START Supplied records
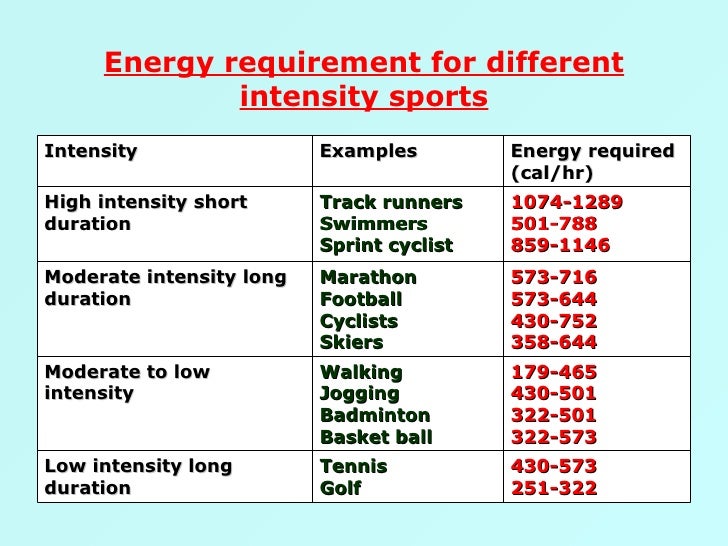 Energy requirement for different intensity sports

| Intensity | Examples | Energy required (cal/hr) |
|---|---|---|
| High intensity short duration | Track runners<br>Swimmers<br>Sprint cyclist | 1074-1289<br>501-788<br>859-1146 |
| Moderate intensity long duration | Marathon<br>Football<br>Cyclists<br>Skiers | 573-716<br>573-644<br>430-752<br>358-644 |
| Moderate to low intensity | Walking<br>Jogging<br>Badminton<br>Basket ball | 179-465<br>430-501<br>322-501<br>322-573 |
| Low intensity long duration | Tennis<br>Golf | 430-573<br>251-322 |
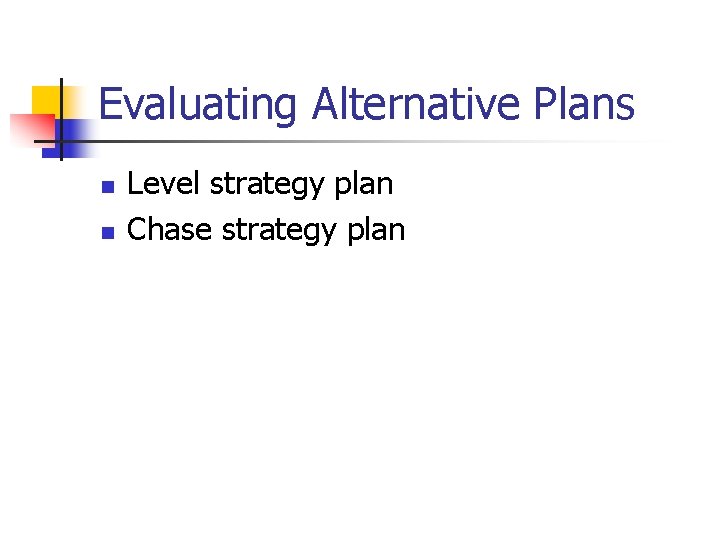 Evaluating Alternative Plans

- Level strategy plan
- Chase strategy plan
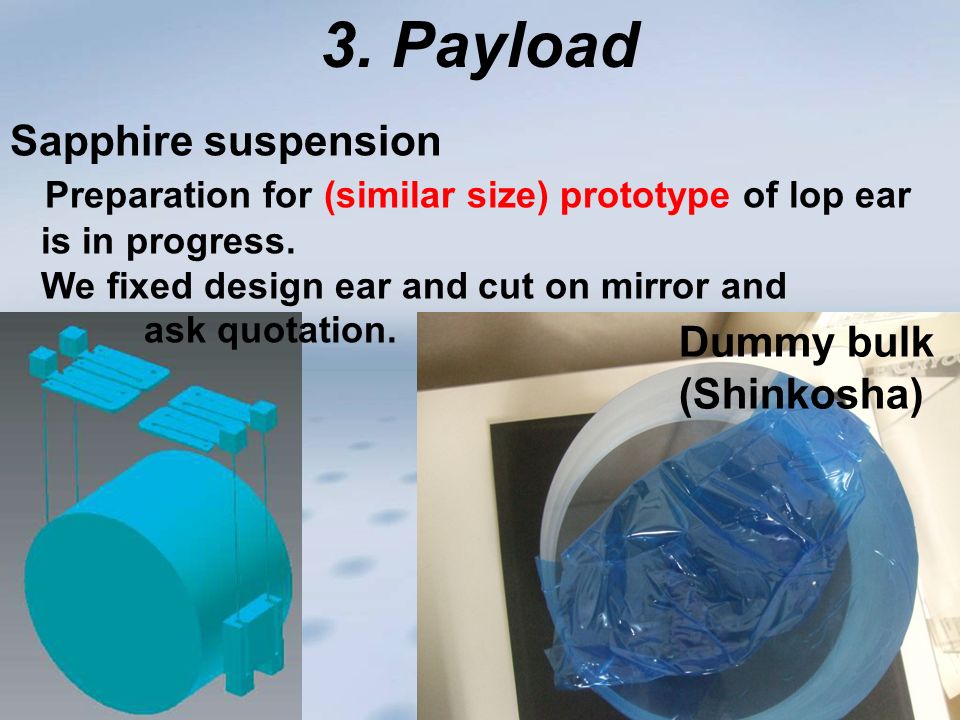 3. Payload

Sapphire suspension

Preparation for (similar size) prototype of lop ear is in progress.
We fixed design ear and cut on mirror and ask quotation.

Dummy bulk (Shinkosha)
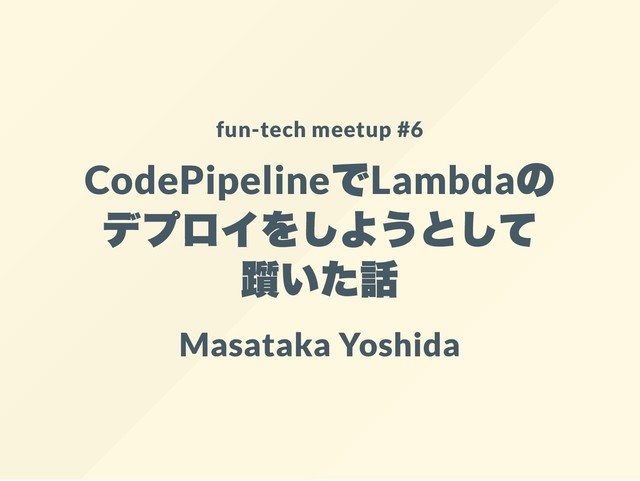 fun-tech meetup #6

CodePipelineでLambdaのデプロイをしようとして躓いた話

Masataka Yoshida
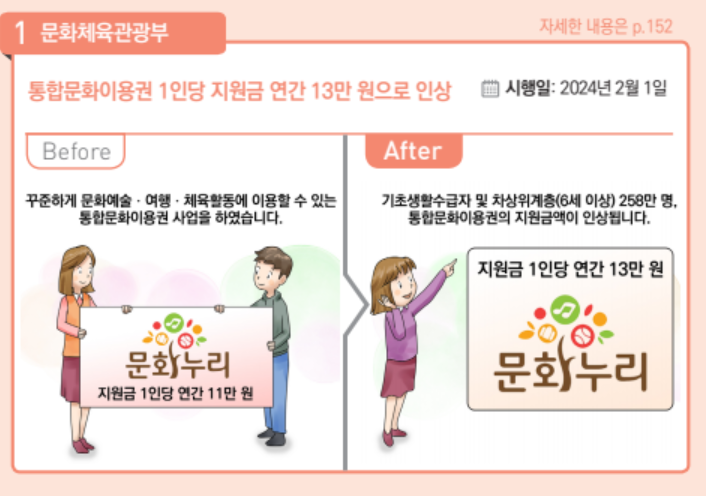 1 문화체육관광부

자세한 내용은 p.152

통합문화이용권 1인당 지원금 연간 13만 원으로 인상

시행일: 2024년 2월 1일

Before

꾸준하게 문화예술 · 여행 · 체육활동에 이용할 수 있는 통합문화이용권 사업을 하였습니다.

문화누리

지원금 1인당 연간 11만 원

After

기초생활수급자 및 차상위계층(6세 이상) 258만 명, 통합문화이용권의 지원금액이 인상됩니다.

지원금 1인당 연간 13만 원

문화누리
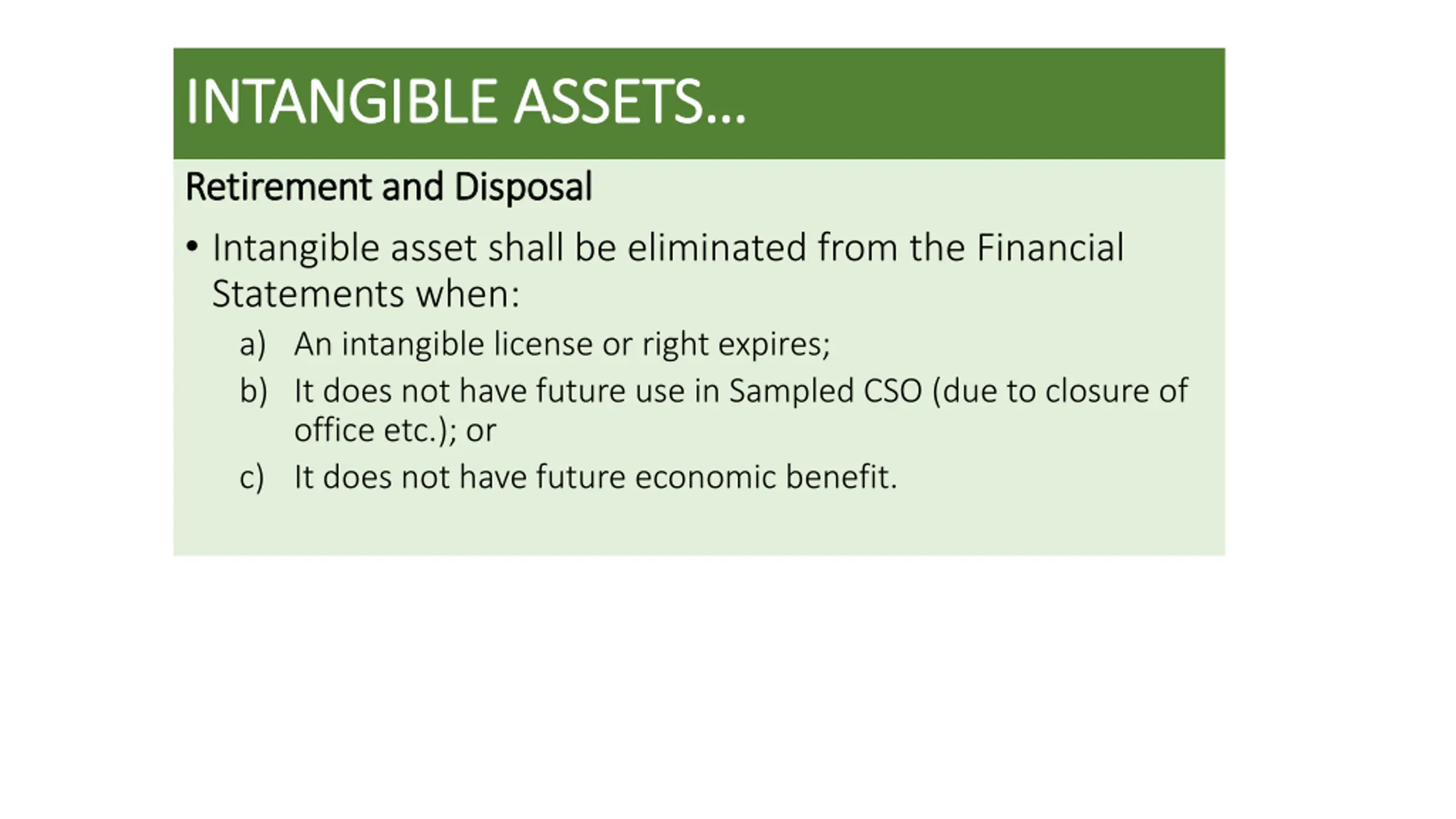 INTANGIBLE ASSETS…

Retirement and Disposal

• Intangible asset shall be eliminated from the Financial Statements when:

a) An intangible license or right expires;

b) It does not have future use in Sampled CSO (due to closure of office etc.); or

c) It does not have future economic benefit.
END Supplied records
Your job is to repeat every entry exactly, keeping all pictures out of the copy.

## Written response
 Energy requirement for different intensity sports

| Intensity | Examples | Energy required (cal/hr) |
|---|---|---|
| High intensity short duration | Track runners<br>Swimmers<br>Sprint cyclist | 1074-1289<br>501-788<br>859-1146 |
| Moderate intensity long duration | Marathon<br>Football<br>Cyclists<br>Skiers | 573-716<br>573-644<br>430-752<br>358-644 |
| Moderate to low intensity | Walking<br>Jogging<br>Badminton<br>Basket ball | 179-465<br>430-501<br>322-501<br>322-573 |
| Low intensity long duration | Tennis<br>Golf | 430-573<br>251-322 |
 Evaluating Alternative Plans

- Level strategy plan
- Chase strategy plan
 3. Payload

Sapphire suspension

Preparation for (similar size) prototype of lop ear is in progress.
We fixed design ear and cut on mirror and ask quotation.

Dummy bulk (Shinkosha)
 fun-tech meetup #6

CodePipelineでLambdaのデプロイをしようとして躓いた話

Masataka Yoshida
 1 문화체육관광부

자세한 내용은 p.152

통합문화이용권 1인당 지원금 연간 13만 원으로 인상

시행일: 2024년 2월 1일

Before

꾸준하게 문화예술 · 여행 · 체육활동에 이용할 수 있는 통합문화이용권 사업을 하였습니다.

문화누리

지원금 1인당 연간 11만 원

After

기초생활수급자 및 차상위계층(6세 이상) 258만 명, 통합문화이용권의 지원금액이 인상됩니다.

지원금 1인당 연간 13만 원

문화누리
 INTANGIBLE ASSETS…

Retirement and Disposal

• Intangible asset shall be eliminated from the Financial Statements when:

a) An intangible license or right expires;

b) It does not have future use in Sampled CSO (due to closure of office etc.); or

c) It does not have future economic benefit.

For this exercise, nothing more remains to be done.